A federal judge on Tuesday signed an order allowing the sale of two vehicles and bitcoin that were seized by law enforcement agencies investigating an alleged multimillion-dollar opioid-drug trafficking ring that was based in a Cottonwood Heights basement.
Court documents say the six defendants have agreed, through their lawyers, to the sale, which was requested by the U.S. Attorney’s Office.
The criminal charges are still pending against all defendants, but federal prosecutors — citing the $465 a month storage fees for the vehicles and the volatile market for bitcoin, which is an electronic currency — want to sell those assets now.

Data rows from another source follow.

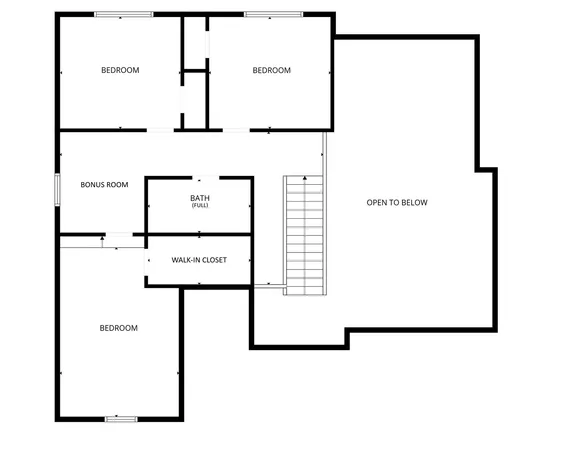 $490,000 | 60 Fairoaks Drive, Putnam, IL 61560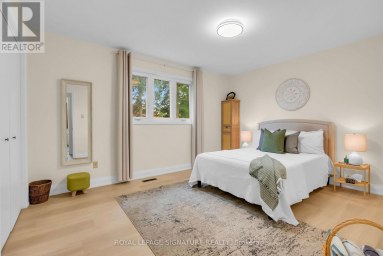 4302 BRIDLEPATH TRAIL Mississauga (Erin Mills) Ontario photo 30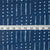 Precut 0.25 meters -Printed Cotton Fabric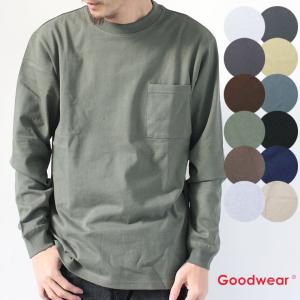 INDIAN（インディアン） ヴィンテージ ネイティブ刺繍 デニムパンツ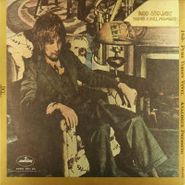 Rod Stewart, Never A Dull Moment [DCC Compact Classics] (LP)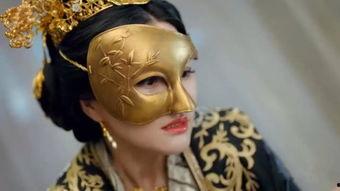 鸢  在线观看,揭秘鸢的在线观看之旅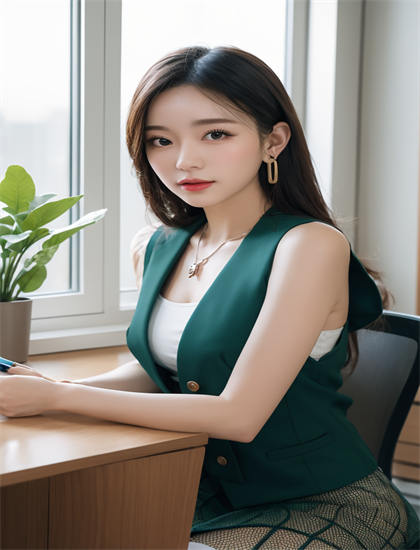 年度最佳：倩女幽魂前传之珊瑚变灯光的布光艺术与情绪烘托——资深影评人专业解读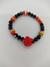 Imagem do Pulseira Pombogira PU031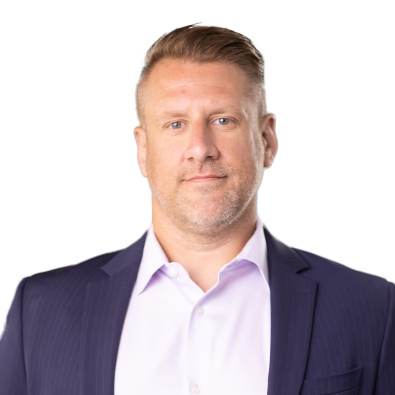 Kelly Sadler, Mortgage Loan Originator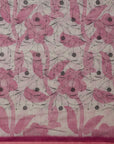 Everbloom - Grey Pink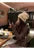 Autumn Y2K Knitted 2-piece Skirt Set Solid Single Breasted V-neck Cardigan Pleated Mini Skirt Korean Chic Suit Knitting Outfits
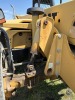 1997 CAT TH83 Telehandler - 10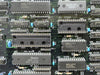 Nikon Precision 2S700-583-1 CCCNT PCB Card 2S014-036 VME OPTISTATION 3 Working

The vehicles, a 2011 Ford F-350 pickup truck and a 2008 BMW 135i, will be sold at auction. The bitcoin, which is potentitally worth millions based on current value, will be sold or converted into U.S. dollars by using one or more commercial cryptocurrency exchanges.
Under the court order, the proceeds from the sales will be used to cover the costs of the sales, such as sales fees and commissions; storage and maintenance costs that have not been paid previously; and liens on any of the assets. All remaining proceeds will be subject to forfeiture proceedings, the order says.
The court case began with a November 2016 complaint alleging 27-year-old Aaron Michael Shamo, of Cottonwood Heights, was using a dangerous synthetic opioid to counterfeit pain pills and charging him with possession of fentanyl with intent to distribute.
On Nov. 22, 2016, officers from several agencies raided Shamo’s Cottonwood Heights home and a South Jordan home that was a “stash location” and seized nearly 100,000 pills, a pill press and more than $1.2 million in cash, according to federal prosecutors.
Indictments issued later added charges and five more defendants to the case. The defendants are charged with various conspiracy, money-laundering and drug-related counts.
The government also sought forfeiture of property derived from proceeds obtained as the result of the alleged offenses. In addition to the vehicles and bitcoin, the assets included the pill press and the cash.